- MATERIAL PROVIDED -
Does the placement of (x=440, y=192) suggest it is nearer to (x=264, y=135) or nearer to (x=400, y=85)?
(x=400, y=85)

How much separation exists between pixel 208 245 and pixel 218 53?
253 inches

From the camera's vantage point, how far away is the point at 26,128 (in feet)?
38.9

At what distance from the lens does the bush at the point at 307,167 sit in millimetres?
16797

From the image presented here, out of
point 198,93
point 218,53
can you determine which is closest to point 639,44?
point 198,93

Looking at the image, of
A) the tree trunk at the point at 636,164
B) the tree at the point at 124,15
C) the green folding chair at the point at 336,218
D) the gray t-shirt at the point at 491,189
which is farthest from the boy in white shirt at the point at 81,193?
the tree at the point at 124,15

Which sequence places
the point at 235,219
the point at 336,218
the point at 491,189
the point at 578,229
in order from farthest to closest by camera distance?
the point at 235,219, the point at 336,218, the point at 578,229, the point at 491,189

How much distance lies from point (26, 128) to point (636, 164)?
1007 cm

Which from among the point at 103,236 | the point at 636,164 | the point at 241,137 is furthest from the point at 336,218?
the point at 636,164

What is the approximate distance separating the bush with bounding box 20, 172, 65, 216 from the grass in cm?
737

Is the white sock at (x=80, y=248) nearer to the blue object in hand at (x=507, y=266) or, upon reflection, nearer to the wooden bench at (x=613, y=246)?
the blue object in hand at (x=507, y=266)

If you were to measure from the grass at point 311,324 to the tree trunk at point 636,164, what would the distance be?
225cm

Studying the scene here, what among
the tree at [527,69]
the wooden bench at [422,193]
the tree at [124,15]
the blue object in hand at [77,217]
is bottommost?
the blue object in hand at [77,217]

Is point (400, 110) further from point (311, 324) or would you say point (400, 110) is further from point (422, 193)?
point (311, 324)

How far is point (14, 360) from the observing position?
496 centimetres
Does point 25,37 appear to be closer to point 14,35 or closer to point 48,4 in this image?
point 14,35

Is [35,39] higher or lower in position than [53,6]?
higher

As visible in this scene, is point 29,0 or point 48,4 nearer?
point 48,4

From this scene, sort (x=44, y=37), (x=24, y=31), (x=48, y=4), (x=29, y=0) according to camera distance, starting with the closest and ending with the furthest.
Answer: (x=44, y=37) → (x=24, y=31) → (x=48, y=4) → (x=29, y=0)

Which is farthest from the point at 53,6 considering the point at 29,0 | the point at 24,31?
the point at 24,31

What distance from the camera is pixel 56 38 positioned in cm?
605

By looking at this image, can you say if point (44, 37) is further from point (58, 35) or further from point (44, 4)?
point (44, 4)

- WHAT TO DO -
Recast the lines of the listing above, from the line with "As visible in" up to and including the line with "Answer: (x=44, y=37)", as a numbered list, leaving out any blank lines.

- RESPONSE -
1. As visible in this scene, is point 29,0 or point 48,4 nearer?
2. point 48,4
3. From this scene, sort (x=44, y=37), (x=24, y=31), (x=48, y=4), (x=29, y=0) according to camera distance, starting with the closest and ending with the furthest.
4. Answer: (x=44, y=37) → (x=24, y=31) → (x=48, y=4) → (x=29, y=0)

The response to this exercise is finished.